Administrative Law Judge Anna Hamburg-Gal said the city violated the Illinois Public Labor Relations Act by not bargaining in good faith over vaccine requirements and changes in sick leave policies. Her ruling, issued Wednesday, requires the city to “make whole” workers who lost pay and benefits, plus 7% annual interest.

The ruling is a broad rebuke of Lightfoot’s get-tough policies on city workers who resisted vaccine mandates, but it’s not known how many employees were penalized. One source said a few dozen employees may be directly affected by the decision.
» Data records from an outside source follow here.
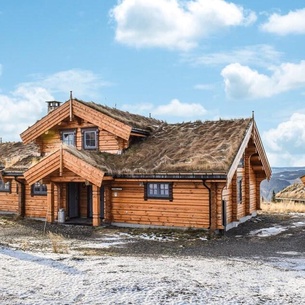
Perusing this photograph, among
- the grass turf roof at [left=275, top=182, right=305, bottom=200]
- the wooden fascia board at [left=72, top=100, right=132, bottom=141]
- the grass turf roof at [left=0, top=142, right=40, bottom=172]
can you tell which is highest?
the wooden fascia board at [left=72, top=100, right=132, bottom=141]

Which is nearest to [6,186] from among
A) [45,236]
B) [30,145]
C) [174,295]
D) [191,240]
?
[30,145]

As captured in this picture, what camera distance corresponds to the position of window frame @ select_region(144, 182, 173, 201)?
18.9 metres

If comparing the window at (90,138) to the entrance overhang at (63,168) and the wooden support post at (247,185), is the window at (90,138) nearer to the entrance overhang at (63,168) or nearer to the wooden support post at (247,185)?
the entrance overhang at (63,168)

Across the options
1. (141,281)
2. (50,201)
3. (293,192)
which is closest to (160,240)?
(50,201)

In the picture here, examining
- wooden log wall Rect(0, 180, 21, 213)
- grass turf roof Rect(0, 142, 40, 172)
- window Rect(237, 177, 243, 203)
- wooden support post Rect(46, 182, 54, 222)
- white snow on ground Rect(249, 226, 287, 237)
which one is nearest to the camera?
white snow on ground Rect(249, 226, 287, 237)

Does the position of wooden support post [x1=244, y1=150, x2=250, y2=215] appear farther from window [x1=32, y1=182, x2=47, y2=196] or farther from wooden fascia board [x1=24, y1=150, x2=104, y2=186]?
window [x1=32, y1=182, x2=47, y2=196]

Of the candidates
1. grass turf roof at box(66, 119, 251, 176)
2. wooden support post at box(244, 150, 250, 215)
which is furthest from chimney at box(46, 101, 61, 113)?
wooden support post at box(244, 150, 250, 215)

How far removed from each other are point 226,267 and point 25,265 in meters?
5.24

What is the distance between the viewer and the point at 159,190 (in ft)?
63.0

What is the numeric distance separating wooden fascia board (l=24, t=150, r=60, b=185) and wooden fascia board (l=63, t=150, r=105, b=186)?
0.57 metres

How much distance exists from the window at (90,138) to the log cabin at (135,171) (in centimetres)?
6

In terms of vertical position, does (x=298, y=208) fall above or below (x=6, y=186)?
below

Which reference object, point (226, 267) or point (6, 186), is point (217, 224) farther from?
point (6, 186)

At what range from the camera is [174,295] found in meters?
7.90
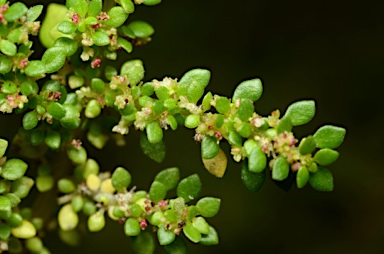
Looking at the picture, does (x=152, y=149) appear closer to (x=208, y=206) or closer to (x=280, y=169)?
(x=208, y=206)

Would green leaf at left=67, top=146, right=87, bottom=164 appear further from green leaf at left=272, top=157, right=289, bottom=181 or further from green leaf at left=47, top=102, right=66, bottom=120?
green leaf at left=272, top=157, right=289, bottom=181

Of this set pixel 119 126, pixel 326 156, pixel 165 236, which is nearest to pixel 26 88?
pixel 119 126

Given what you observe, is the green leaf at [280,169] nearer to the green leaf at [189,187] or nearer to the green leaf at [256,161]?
the green leaf at [256,161]

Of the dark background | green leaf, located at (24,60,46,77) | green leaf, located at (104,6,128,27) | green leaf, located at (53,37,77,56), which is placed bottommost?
the dark background

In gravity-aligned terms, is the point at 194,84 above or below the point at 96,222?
above

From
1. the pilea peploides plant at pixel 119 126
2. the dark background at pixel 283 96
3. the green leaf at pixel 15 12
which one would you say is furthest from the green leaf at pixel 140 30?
the dark background at pixel 283 96

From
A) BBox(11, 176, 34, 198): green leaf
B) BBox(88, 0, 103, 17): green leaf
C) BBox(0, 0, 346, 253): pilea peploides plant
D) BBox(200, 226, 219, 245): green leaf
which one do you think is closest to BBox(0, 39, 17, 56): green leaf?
BBox(0, 0, 346, 253): pilea peploides plant
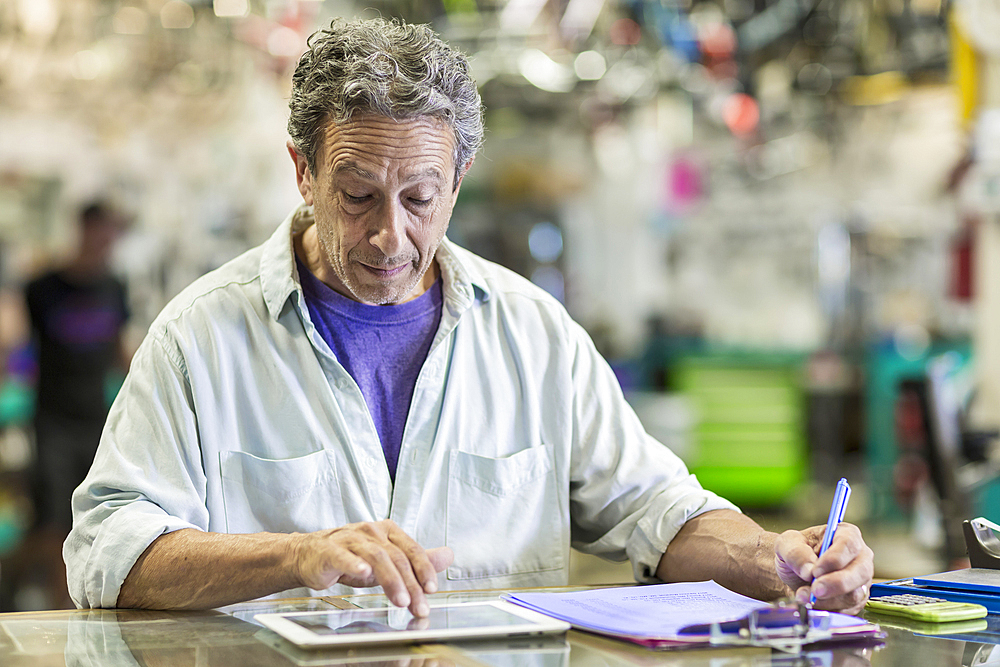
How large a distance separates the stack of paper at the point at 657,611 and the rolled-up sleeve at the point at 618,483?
224mm

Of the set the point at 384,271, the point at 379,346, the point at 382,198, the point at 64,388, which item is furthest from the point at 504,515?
the point at 64,388

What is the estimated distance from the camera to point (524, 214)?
341 inches

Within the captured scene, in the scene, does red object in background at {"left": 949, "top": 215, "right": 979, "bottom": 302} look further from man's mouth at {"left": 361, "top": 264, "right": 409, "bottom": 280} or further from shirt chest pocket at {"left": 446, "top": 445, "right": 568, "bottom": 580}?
man's mouth at {"left": 361, "top": 264, "right": 409, "bottom": 280}

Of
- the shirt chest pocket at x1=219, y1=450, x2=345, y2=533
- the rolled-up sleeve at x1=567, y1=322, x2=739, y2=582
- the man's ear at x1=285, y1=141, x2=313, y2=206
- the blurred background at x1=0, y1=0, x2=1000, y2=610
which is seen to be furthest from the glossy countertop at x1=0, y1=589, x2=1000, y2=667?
the blurred background at x1=0, y1=0, x2=1000, y2=610

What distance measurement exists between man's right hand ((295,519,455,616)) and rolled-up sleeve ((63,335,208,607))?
28 centimetres

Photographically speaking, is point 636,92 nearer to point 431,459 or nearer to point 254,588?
point 431,459

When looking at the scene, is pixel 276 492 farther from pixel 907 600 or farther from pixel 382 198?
pixel 907 600

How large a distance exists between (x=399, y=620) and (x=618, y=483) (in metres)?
0.64

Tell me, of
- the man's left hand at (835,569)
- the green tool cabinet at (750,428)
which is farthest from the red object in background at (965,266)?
the man's left hand at (835,569)

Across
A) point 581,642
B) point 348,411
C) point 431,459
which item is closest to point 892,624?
point 581,642

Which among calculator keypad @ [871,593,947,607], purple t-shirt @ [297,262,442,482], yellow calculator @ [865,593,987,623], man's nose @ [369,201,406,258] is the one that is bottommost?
yellow calculator @ [865,593,987,623]

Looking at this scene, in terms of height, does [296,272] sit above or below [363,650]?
above

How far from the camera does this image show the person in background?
4590mm

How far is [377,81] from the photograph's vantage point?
1569 millimetres
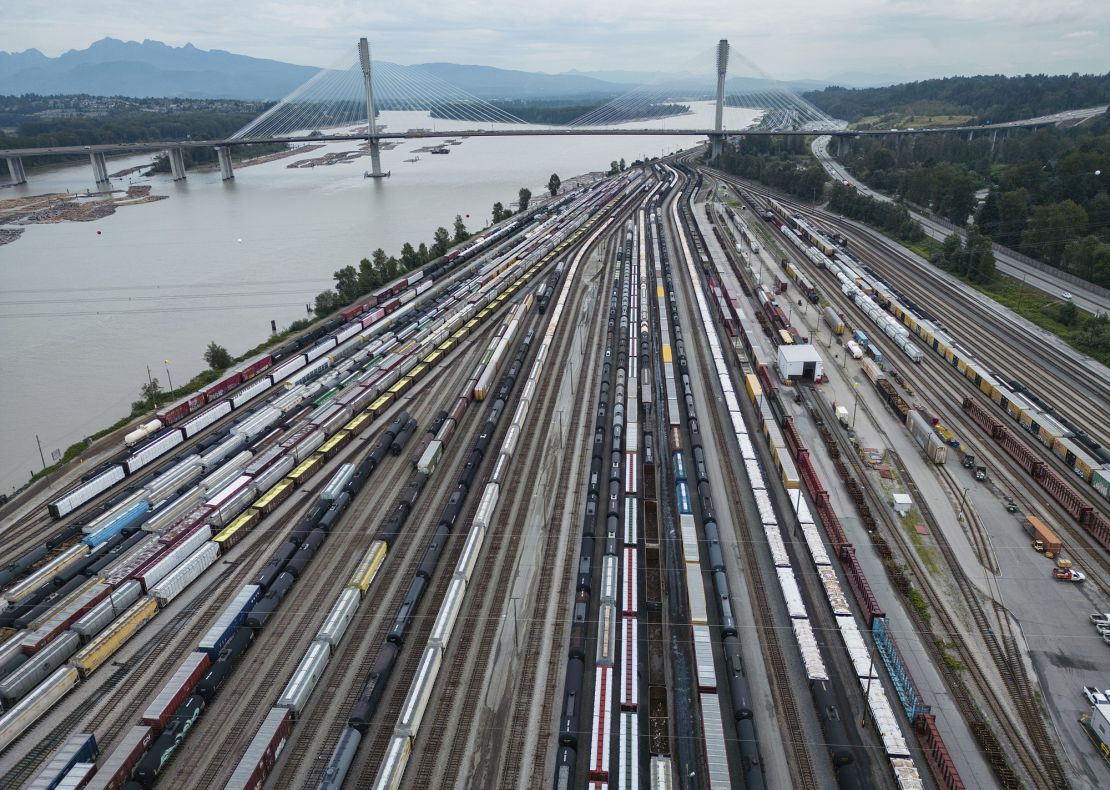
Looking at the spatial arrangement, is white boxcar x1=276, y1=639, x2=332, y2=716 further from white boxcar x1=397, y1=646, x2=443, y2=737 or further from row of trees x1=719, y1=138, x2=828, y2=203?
row of trees x1=719, y1=138, x2=828, y2=203


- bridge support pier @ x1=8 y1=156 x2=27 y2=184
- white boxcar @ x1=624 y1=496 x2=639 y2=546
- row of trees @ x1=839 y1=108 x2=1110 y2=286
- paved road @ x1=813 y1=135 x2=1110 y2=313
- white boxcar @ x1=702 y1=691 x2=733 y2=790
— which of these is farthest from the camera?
bridge support pier @ x1=8 y1=156 x2=27 y2=184

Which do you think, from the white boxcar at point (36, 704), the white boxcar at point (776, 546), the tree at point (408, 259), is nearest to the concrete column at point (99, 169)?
the tree at point (408, 259)

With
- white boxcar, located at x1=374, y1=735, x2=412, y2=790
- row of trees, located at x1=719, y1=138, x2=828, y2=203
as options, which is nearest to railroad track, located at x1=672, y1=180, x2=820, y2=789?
white boxcar, located at x1=374, y1=735, x2=412, y2=790

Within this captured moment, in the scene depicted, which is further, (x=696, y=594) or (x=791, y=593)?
(x=791, y=593)

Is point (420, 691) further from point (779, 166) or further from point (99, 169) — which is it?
point (99, 169)

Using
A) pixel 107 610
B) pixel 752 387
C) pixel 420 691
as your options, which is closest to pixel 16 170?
pixel 107 610

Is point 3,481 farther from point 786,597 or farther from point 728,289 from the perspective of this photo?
point 728,289
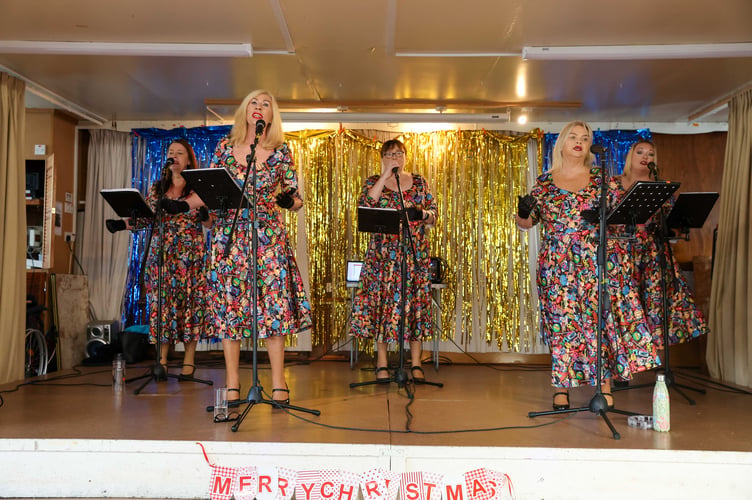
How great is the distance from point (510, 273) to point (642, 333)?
301cm

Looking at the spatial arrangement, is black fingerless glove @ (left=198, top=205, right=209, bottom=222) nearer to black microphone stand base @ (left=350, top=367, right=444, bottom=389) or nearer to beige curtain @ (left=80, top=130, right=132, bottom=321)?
black microphone stand base @ (left=350, top=367, right=444, bottom=389)

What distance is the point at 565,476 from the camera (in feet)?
8.87

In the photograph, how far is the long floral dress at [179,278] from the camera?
4781mm

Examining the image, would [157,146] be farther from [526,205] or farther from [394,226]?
[526,205]

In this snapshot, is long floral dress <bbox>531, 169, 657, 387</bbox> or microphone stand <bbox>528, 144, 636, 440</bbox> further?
long floral dress <bbox>531, 169, 657, 387</bbox>

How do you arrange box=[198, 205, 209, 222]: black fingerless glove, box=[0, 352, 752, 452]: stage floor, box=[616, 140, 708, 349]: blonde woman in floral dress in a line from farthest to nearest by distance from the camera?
box=[616, 140, 708, 349]: blonde woman in floral dress, box=[198, 205, 209, 222]: black fingerless glove, box=[0, 352, 752, 452]: stage floor

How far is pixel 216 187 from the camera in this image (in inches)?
121

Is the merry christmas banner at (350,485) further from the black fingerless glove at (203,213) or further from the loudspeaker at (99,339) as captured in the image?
the loudspeaker at (99,339)

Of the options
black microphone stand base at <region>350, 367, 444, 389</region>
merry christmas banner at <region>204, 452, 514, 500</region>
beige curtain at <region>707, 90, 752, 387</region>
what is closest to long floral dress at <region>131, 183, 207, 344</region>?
black microphone stand base at <region>350, 367, 444, 389</region>

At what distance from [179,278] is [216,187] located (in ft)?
6.43

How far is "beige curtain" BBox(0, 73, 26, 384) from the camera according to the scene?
481cm

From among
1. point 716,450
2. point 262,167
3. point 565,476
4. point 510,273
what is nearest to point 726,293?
point 510,273

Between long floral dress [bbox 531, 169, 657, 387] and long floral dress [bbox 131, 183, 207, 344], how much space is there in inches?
104

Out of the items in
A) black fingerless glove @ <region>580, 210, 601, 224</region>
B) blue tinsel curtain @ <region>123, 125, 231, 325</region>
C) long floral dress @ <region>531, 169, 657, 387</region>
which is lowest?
long floral dress @ <region>531, 169, 657, 387</region>
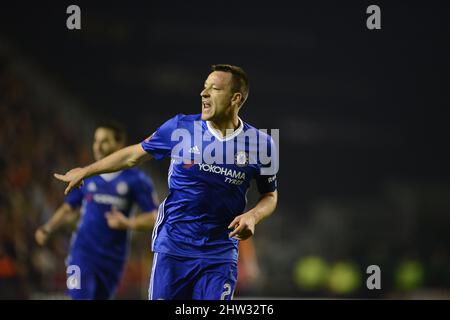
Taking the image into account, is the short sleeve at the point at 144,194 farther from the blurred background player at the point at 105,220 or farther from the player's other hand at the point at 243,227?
the player's other hand at the point at 243,227

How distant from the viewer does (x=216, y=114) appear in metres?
5.00

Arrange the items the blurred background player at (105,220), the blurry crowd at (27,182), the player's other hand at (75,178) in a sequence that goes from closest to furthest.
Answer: the player's other hand at (75,178) < the blurred background player at (105,220) < the blurry crowd at (27,182)

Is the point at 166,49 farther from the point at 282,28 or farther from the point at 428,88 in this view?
the point at 428,88

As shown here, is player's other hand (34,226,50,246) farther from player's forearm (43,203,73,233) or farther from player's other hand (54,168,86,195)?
player's other hand (54,168,86,195)

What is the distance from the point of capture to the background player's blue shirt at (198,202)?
189 inches

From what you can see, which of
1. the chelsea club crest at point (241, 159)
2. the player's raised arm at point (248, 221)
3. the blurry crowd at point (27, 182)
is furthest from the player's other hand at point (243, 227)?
the blurry crowd at point (27, 182)

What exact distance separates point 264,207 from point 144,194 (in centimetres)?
245

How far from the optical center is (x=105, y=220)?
7016mm

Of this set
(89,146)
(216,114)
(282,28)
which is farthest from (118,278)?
(282,28)

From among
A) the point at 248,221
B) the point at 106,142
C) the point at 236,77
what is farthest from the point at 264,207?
the point at 106,142

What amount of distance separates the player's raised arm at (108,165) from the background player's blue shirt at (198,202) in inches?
3.0

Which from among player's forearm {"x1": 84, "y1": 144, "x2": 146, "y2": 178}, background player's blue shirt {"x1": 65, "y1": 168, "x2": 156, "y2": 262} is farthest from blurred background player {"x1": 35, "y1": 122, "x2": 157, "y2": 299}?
player's forearm {"x1": 84, "y1": 144, "x2": 146, "y2": 178}

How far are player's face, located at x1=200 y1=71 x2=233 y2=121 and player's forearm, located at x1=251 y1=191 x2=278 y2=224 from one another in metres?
0.62

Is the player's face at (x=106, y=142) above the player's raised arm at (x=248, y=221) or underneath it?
above
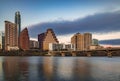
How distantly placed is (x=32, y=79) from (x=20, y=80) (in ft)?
11.8

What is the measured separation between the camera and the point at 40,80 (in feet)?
176

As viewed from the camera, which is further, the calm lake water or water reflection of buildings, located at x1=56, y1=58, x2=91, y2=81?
water reflection of buildings, located at x1=56, y1=58, x2=91, y2=81

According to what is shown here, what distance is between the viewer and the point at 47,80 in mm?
53719

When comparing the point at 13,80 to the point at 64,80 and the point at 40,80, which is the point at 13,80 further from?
the point at 64,80

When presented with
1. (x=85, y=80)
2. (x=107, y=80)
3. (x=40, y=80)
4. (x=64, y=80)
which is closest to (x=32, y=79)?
(x=40, y=80)

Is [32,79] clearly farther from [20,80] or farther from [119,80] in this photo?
[119,80]

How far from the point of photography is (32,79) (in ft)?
182

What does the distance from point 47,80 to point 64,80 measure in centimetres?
359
U.S. Homeland Security Chief Creating Artificial Intelligence Task Force

Reuters reported:

U.S. Homeland Security Secretary Alejandro Mayorkas said Friday that the agency would create a task force to figure out how to use artificial intelligence to do everything from protecting critical infrastructure to screening cargo to ferreting out products made with slave labor.

While artificial intelligence isn’t new, the sudden popularity of OpenAI’s ChatGPT in recent months has sent officials around the world scrambling to see how they can best use the technology for good and prevent it from turbocharging disinformation and criminal activity.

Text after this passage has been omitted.